* **Task statement**
Set out the listing, from its first line through the line containing "0.31 metres", as a Markdown table with the columns No. and Entry. Number each line in order and leave out blank lines.

* **Extracted material**
^^^^

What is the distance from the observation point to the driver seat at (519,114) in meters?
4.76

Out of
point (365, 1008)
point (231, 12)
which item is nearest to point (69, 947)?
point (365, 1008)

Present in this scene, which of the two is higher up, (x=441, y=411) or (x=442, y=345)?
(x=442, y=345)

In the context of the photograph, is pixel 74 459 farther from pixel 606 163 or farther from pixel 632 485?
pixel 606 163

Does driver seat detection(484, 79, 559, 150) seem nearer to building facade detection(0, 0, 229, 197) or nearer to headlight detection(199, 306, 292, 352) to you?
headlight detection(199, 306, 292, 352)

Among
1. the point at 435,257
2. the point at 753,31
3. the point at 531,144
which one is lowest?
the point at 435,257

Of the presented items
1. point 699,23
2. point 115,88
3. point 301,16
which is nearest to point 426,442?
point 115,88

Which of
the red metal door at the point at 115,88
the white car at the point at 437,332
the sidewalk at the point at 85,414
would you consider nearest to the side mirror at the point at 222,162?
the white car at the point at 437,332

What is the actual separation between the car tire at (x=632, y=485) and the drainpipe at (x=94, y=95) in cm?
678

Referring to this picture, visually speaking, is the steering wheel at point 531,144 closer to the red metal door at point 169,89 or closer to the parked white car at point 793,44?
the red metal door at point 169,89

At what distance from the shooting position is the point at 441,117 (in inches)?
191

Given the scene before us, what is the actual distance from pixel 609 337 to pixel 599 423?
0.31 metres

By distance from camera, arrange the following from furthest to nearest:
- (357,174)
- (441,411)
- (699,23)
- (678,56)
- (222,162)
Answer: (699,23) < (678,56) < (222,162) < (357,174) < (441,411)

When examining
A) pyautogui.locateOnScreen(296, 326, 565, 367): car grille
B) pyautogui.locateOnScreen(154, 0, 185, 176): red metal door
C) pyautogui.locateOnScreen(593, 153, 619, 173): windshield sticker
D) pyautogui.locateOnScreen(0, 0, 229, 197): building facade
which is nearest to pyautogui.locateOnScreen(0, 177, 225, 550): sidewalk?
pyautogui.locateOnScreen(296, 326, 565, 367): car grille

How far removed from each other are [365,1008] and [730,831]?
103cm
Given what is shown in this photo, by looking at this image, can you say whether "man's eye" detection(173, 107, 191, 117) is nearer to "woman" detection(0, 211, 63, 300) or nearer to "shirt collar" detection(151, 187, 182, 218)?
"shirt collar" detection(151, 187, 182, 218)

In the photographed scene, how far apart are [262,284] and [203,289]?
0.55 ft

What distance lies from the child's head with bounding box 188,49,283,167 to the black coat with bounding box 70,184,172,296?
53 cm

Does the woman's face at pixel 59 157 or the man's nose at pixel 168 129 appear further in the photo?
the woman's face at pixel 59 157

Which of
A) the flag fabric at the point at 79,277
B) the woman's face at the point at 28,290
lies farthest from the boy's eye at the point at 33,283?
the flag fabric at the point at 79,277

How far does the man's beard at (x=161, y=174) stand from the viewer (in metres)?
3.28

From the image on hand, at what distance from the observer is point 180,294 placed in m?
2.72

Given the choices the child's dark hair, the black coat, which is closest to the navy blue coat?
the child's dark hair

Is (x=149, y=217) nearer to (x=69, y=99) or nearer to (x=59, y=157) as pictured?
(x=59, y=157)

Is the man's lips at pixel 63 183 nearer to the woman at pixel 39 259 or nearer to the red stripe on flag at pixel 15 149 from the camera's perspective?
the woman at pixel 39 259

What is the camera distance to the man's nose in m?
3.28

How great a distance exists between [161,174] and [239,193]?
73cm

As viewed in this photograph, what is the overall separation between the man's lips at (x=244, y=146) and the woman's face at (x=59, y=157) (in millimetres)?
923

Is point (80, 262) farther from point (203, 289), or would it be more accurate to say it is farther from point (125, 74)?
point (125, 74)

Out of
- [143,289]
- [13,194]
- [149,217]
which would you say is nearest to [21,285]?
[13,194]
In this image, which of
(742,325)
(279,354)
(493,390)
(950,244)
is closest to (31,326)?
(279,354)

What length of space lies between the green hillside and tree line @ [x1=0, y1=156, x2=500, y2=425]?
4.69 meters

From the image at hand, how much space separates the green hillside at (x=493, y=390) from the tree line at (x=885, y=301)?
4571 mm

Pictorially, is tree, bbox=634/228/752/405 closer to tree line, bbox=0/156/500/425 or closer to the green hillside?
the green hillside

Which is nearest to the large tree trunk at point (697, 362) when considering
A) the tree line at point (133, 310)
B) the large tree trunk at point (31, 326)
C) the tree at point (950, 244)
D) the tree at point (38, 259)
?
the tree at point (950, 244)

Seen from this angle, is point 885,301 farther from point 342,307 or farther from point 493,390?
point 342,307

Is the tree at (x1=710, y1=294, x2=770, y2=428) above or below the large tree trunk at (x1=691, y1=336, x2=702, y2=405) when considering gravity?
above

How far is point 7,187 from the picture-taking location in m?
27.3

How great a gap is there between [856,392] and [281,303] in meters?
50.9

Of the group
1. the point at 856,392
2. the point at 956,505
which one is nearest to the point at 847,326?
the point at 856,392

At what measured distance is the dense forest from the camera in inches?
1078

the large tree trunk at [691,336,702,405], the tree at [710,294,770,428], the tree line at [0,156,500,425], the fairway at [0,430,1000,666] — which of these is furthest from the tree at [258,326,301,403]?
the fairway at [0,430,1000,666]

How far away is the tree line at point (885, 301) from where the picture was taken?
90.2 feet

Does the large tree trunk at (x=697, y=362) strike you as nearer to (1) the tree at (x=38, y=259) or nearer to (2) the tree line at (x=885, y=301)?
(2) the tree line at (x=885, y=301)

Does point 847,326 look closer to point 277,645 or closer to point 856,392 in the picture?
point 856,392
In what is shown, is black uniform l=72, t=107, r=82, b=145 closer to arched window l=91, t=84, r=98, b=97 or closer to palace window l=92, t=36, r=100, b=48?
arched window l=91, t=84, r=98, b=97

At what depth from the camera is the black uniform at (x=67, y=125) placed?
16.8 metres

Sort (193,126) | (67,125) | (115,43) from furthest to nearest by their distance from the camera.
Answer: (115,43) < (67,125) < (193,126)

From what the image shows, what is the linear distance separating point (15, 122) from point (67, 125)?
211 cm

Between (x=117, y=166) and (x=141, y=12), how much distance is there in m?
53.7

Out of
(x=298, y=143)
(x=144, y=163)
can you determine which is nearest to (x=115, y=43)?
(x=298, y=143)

^^^^

* **Response**
| No. | Entry |
|---|---|
| 1 | What is the distance from the observation point to the driver seat at (519,114) in meters? |
| 2 | 4.76 |
| 3 | Out of |
| 4 | point (365, 1008) |
| 5 | point (231, 12) |
| 6 | which item is nearest to point (69, 947)? |
| 7 | point (365, 1008) |
| 8 | Present in this scene, which of the two is higher up, (x=441, y=411) or (x=442, y=345)? |
| 9 | (x=442, y=345) |
| 10 | In the context of the photograph, is pixel 74 459 farther from pixel 606 163 or farther from pixel 632 485? |
| 11 | pixel 606 163 |
| 12 | Does driver seat detection(484, 79, 559, 150) seem nearer to building facade detection(0, 0, 229, 197) or nearer to headlight detection(199, 306, 292, 352) to you? |
| 13 | headlight detection(199, 306, 292, 352) |
| 14 | Among |
| 15 | 1. the point at 435,257 |
| 16 | 2. the point at 753,31 |
| 17 | 3. the point at 531,144 |
| 18 | which one is lowest? |
| 19 | the point at 435,257 |
| 20 | Of the presented items |
| 21 | 1. point 699,23 |
| 22 | 2. point 115,88 |
| 23 | 3. point 301,16 |
| 24 | which is nearest to point 426,442? |
| 25 | point 115,88 |
| 26 | Which of |
| 27 | the red metal door at the point at 115,88 |
| 28 | the white car at the point at 437,332 |
| 29 | the sidewalk at the point at 85,414 |
| 30 | would you consider nearest to the side mirror at the point at 222,162? |
| 31 | the white car at the point at 437,332 |
| 32 | What is the actual separation between the car tire at (x=632, y=485) and the drainpipe at (x=94, y=95) in cm? |
| 33 | 678 |
| 34 | Referring to this picture, visually speaking, is the steering wheel at point 531,144 closer to the red metal door at point 169,89 or closer to the parked white car at point 793,44? |
| 35 | the red metal door at point 169,89 |
| 36 | At what distance from the shooting position is the point at 441,117 (in inches)? |
| 37 | 191 |
| 38 | Given the scene before us, what is the actual distance from pixel 609 337 to pixel 599 423? |
| 39 | 0.31 metres |